* [Source]:
- - - - - - -

Reed Hadley (born Reed Herring, June 25, 1911 – December 11, 1974) was an American film, television and radio actor.

Early life
Hadley was born in Petrolia, Texas, to Bert Herring, an oil well driller, and his wife Minnie. Hadley had one sister, Bess Brenner. He was reared in Buffalo, New York, where he attended and graduated from Bennett High School.

Career
Before moving to Hollywood, he acted in Hamlet on stage in New York City, a last-minute substitute for the scheduled actor who failed to appear to portray Fortinbras.

Radio 
In the 1950s, Hadley played Chad Remington on Frontier Town. He also was one of the actors who portrayed cowboy hero Red Ryder on the Red Ryder series during the 1940s.

On September 16, 1950, Hadley was on Tales of the Texas Rangers episode Candy Man.

- - - - - - -

* [Data]:
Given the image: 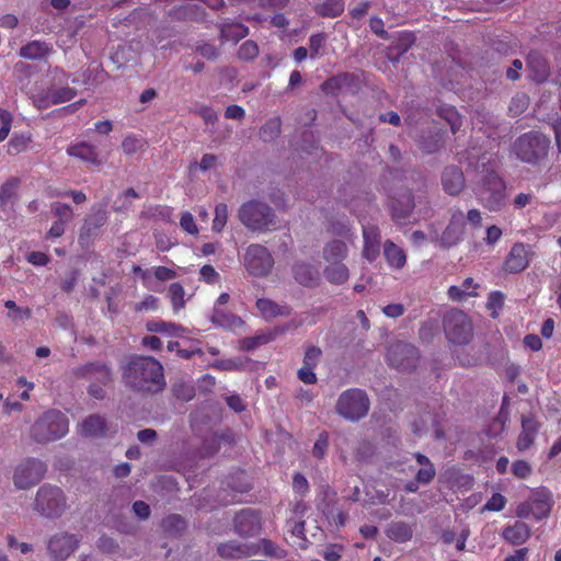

- - - - - - -

* [Exercise set]:
[1] Write out the passage of the Reed Hadley biography starting at "Reed Hadley (born" and ending at "episode Candy Man.".
[2] According to the Reed Hadley biography, which high school did Hadley graduate from?
[3] Continue the Reed Hadley biography from its last sentence.

* [Outputs by task]:
[1]
Reed Hadley (born Reed Herring, June 25, 1911 – December 11, 1974) was an American film, television and radio actor.

Early life
Hadley was born in Petrolia, Texas, to Bert Herring, an oil well driller, and his wife Minnie. Hadley had one sister, Bess Brenner. He was reared in Buffalo, New York, where he attended and graduated from Bennett High School.

Career
Before moving to Hollywood, he acted in Hamlet on stage in New York City, a last-minute substitute for the scheduled actor who failed to appear to portray Fortinbras.

Radio 
In the 1950s, Hadley played Chad Remington on Frontier Town. He also was one of the actors who portrayed cowboy hero Red Ryder on the Red Ryder series during the 1940s.

On September 16, 1950, Hadley was on Tales of the Texas Rangers episode Candy Man.

[2] Bennett High School in Buffalo, New York.

[3]
Television 
Hadley starred in two television series, Racket Squad (1950–1953) as Captain Braddock, and The Public Defender (1954–1955) as Bart Matthews, a fictional attorney for the indigent. He also was a guest star on such programs as the religion anthology series, Crossroads, and on Rory Calhoun's CBS western series, The Texan. In 1959, he played fictitious Sheriff Ben Tildy in "The Sheriff of Boot Hill", with Denver Pyle cast as Joe Lufton. He also guest starred in Sea Hunt Season 4/Episode 4;Vital Error. In 1958 he played a crooked businessman/millionaire in an episode of Wagon Train.

Film 
Throughout his 35-year career in film, Hadley was cast as both a villain and a hero of the law, in such movies as The Baron of Arizona (1950), The Half-Breed (1952), Highway Dragnet (1954) and Big House, U.S.A. (1955), and narrated a number of documentaries. In films, he starred as Zorro in the 1939 serial Zorro's Fighting Legion.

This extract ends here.